## Testo di lettura
Una madre, una figlia, la sopravvivenza e un film folgorante. In anteprima alla SIC di Venezia

Topside
Topside: la piccola Zhaila Farmer e Celine Held

VENEZIA – I clacson impazziti, le marmitte che borbottano, i martelli pneumatici dei lavori perennemente in corso, lo sfrigolare della cipolla sulla piastra bollente dei baracchini di strada. Sotto i piedi, la lenta ma costante vibrazione dei vagoni della metropolitana, che si muovono veloci e intersecati, dal Bronx fino al Queens, accompagnati da un rumore tonfo e stridente. Per le strade di Manhattan si è invasi da una perpetua colonna sonora fatta di incessanti e riconoscibili onomatopee. Dopo un po’, per chi ci vive o la conosce bene, non ci si fa quasi più caso. Fa parte della cornice sensoriale, mischiata agli odori indefiniti e multietnici, e alle luci che non dormono mai. Ma, per la piccola Little, protagonista dello straziante Topside, scoprire all’improvviso Manhattan può essere un irreversibile trauma.

## Elenco delle righe
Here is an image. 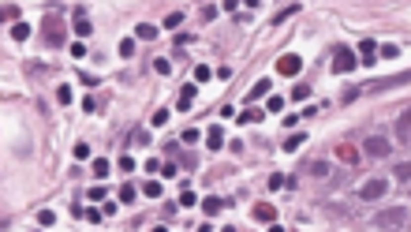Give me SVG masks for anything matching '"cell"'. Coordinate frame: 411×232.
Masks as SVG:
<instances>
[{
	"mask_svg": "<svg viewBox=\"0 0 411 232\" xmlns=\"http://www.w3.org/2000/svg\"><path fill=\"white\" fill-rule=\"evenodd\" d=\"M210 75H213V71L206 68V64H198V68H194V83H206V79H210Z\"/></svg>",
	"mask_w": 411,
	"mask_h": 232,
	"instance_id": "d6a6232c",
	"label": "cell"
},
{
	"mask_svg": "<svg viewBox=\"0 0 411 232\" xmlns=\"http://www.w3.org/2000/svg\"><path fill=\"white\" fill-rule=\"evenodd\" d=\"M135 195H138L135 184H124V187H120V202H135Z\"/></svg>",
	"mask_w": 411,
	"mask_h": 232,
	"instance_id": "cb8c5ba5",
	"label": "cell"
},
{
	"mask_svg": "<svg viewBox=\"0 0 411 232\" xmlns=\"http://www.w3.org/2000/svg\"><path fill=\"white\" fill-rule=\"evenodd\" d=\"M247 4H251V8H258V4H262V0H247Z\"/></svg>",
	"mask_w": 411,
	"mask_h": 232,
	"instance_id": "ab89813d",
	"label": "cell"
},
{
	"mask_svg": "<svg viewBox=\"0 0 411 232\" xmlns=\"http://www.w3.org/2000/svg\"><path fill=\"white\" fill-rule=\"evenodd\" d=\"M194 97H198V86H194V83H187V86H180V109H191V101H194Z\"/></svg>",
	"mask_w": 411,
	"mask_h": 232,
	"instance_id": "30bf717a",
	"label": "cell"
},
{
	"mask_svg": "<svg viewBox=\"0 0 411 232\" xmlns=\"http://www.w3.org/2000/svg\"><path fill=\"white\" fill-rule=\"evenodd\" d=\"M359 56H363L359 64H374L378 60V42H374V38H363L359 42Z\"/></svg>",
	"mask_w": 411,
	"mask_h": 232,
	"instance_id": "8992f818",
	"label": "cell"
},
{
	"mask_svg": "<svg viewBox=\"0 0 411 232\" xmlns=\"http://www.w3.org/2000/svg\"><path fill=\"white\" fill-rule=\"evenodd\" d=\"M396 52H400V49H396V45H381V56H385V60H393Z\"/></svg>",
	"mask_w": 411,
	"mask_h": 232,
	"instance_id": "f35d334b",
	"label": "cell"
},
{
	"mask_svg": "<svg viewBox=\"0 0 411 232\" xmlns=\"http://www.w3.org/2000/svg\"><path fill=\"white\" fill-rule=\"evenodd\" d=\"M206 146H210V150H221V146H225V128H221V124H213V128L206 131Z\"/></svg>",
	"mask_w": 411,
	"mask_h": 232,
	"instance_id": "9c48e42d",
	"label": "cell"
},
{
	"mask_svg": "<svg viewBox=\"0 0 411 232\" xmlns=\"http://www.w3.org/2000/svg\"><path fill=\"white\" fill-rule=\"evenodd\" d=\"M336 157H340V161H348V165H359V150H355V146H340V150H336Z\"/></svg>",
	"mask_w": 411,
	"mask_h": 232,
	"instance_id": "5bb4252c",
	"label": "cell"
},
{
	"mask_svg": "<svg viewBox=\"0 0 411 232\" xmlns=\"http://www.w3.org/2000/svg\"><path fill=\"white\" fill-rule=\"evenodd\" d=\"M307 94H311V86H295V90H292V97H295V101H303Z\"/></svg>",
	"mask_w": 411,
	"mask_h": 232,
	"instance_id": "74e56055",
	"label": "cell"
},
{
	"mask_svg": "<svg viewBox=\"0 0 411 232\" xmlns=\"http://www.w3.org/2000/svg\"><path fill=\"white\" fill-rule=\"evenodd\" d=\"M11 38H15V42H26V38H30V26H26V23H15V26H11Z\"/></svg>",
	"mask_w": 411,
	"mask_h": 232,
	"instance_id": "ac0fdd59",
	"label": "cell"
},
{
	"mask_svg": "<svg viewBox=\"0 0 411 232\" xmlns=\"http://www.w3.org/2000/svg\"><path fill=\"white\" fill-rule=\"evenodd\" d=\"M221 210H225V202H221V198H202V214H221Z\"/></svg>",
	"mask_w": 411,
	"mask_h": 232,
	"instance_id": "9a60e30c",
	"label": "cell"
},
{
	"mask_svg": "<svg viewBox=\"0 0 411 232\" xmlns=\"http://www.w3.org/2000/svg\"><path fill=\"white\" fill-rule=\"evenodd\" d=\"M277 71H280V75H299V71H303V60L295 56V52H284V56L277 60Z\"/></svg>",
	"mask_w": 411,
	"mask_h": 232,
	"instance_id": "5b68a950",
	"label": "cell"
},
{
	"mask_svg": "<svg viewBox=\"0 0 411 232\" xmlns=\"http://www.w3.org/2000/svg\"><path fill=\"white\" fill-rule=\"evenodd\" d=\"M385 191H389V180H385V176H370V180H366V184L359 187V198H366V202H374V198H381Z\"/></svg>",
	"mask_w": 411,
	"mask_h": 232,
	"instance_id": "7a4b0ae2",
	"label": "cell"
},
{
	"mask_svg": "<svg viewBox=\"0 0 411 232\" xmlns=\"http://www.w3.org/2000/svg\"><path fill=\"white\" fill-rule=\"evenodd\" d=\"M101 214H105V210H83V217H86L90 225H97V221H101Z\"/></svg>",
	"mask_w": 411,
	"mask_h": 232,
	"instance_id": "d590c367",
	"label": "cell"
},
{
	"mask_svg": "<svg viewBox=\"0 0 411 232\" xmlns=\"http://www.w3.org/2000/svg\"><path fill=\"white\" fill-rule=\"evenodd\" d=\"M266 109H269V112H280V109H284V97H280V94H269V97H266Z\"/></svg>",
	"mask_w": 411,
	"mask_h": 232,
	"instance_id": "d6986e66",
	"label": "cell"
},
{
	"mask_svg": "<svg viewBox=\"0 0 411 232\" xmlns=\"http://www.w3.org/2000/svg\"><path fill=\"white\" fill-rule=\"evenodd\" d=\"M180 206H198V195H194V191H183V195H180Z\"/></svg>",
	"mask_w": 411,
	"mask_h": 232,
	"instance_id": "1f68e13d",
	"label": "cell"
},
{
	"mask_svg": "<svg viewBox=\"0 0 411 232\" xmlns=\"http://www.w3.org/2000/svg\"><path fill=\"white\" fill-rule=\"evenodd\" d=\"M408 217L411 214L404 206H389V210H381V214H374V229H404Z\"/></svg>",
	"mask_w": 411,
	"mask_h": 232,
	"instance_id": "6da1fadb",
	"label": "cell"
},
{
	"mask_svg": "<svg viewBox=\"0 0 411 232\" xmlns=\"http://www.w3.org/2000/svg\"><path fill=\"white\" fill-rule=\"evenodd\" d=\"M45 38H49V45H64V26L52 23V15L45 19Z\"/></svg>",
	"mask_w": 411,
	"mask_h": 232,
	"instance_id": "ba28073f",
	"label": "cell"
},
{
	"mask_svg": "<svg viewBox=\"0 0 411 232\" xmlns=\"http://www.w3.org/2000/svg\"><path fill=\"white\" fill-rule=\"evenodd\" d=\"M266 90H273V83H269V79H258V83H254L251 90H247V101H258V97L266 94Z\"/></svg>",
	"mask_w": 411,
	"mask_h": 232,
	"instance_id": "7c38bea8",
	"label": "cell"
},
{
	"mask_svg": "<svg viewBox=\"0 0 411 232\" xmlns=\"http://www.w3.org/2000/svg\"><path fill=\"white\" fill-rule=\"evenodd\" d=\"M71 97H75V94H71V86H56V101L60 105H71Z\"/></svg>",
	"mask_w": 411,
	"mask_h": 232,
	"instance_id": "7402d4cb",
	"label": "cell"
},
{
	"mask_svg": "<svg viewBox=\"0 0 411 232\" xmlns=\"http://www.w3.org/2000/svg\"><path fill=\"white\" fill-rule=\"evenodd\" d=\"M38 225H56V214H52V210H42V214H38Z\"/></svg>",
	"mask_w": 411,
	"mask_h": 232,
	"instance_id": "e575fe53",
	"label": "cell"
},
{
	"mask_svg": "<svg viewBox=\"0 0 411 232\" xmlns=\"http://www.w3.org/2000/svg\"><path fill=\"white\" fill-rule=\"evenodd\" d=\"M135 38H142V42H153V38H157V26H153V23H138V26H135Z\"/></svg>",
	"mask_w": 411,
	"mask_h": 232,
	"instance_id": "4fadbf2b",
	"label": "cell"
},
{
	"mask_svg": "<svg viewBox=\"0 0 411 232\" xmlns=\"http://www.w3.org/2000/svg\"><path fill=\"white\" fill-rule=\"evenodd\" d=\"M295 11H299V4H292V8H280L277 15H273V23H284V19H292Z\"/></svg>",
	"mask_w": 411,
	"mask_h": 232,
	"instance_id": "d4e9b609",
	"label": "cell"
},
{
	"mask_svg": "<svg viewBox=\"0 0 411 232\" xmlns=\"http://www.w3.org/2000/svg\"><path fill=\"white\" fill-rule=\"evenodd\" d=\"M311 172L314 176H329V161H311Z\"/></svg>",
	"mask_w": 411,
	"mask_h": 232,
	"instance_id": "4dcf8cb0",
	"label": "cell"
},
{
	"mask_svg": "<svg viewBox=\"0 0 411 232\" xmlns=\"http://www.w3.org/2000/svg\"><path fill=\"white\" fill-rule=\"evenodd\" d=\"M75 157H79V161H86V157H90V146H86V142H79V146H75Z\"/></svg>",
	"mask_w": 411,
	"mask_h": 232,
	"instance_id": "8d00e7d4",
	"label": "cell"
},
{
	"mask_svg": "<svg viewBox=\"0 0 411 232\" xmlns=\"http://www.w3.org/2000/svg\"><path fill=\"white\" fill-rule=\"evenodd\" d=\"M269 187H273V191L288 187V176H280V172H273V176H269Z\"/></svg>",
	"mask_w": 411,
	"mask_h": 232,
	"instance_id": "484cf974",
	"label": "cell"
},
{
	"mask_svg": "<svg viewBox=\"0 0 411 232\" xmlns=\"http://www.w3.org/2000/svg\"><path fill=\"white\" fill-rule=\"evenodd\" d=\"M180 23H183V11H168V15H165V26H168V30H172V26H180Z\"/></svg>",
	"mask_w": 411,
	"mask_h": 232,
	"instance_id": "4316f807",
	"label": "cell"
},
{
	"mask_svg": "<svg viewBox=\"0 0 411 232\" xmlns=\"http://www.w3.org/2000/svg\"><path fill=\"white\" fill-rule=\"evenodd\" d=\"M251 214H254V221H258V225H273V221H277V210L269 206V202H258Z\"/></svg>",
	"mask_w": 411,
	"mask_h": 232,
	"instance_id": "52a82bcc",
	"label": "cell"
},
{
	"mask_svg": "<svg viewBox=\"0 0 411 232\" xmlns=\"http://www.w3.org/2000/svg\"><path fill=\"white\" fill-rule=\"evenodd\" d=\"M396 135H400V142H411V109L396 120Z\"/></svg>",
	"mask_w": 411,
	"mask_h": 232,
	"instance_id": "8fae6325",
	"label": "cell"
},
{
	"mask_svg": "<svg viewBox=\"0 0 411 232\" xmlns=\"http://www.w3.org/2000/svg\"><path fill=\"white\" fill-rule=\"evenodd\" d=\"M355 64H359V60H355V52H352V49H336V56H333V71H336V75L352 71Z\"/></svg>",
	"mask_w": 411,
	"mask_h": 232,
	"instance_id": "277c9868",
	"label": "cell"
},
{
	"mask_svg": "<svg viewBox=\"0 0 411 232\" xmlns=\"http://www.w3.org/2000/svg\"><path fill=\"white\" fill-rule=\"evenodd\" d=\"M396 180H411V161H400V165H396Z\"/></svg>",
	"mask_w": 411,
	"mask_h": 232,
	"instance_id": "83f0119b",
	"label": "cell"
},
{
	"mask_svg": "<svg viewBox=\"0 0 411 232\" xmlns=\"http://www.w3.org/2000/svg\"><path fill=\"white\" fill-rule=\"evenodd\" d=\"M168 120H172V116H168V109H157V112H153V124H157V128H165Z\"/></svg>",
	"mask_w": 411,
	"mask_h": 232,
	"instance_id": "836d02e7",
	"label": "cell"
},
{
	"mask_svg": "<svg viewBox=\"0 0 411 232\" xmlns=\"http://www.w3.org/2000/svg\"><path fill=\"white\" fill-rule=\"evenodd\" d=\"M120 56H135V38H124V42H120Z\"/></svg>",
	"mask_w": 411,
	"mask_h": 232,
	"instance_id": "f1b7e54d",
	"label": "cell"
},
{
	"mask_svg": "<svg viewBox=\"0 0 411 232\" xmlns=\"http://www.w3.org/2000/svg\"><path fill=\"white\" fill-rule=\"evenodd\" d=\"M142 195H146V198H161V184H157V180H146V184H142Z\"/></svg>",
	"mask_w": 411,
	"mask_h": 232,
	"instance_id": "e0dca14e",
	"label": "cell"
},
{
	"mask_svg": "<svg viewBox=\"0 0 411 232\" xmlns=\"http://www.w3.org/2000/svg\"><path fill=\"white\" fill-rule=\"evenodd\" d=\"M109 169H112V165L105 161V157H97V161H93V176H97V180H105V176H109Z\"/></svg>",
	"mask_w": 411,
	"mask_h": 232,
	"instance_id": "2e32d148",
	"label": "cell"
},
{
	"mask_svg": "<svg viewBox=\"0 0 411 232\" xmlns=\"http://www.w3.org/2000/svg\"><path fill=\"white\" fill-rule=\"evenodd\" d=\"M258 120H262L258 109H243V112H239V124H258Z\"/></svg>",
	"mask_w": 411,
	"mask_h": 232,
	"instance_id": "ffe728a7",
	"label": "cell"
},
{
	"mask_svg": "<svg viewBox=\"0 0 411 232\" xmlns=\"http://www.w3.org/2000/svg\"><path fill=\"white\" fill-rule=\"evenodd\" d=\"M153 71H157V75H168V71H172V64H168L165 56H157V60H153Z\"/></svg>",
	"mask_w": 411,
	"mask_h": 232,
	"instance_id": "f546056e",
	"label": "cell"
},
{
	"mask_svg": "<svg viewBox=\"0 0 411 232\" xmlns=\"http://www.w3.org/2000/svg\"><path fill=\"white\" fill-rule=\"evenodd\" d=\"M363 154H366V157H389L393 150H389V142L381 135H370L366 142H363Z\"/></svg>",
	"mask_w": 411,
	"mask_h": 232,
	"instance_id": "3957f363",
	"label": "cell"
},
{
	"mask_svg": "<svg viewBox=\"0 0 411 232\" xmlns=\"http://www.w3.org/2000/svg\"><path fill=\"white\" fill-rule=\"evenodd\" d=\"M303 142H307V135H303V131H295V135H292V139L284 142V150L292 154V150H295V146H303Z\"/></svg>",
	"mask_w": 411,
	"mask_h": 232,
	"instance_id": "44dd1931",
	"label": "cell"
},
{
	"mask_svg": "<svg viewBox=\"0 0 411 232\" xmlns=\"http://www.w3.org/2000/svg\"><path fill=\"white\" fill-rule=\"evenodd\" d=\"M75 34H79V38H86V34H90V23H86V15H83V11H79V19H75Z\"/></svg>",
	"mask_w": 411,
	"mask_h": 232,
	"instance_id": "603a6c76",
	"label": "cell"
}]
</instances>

## Consegna di lavoro
Trascrivi per intero il testo sul film Topside, parola per parola e senza alcuna modifica. Le righe non hanno alcun legame con il testo.

## Soluzione scritta
Una madre, una figlia, la sopravvivenza e un film folgorante. In anteprima alla SIC di Venezia

Topside
Topside: la piccola Zhaila Farmer e Celine Held

VENEZIA – I clacson impazziti, le marmitte che borbottano, i martelli pneumatici dei lavori perennemente in corso, lo sfrigolare della cipolla sulla piastra bollente dei baracchini di strada. Sotto i piedi, la lenta ma costante vibrazione dei vagoni della metropolitana, che si muovono veloci e intersecati, dal Bronx fino al Queens, accompagnati da un rumore tonfo e stridente. Per le strade di Manhattan si è invasi da una perpetua colonna sonora fatta di incessanti e riconoscibili onomatopee. Dopo un po’, per chi ci vive o la conosce bene, non ci si fa quasi più caso. Fa parte della cornice sensoriale, mischiata agli odori indefiniti e multietnici, e alle luci che non dormono mai. Ma, per la piccola Little, protagonista dello straziante Topside, scoprire all’improvviso Manhattan può essere un irreversibile trauma.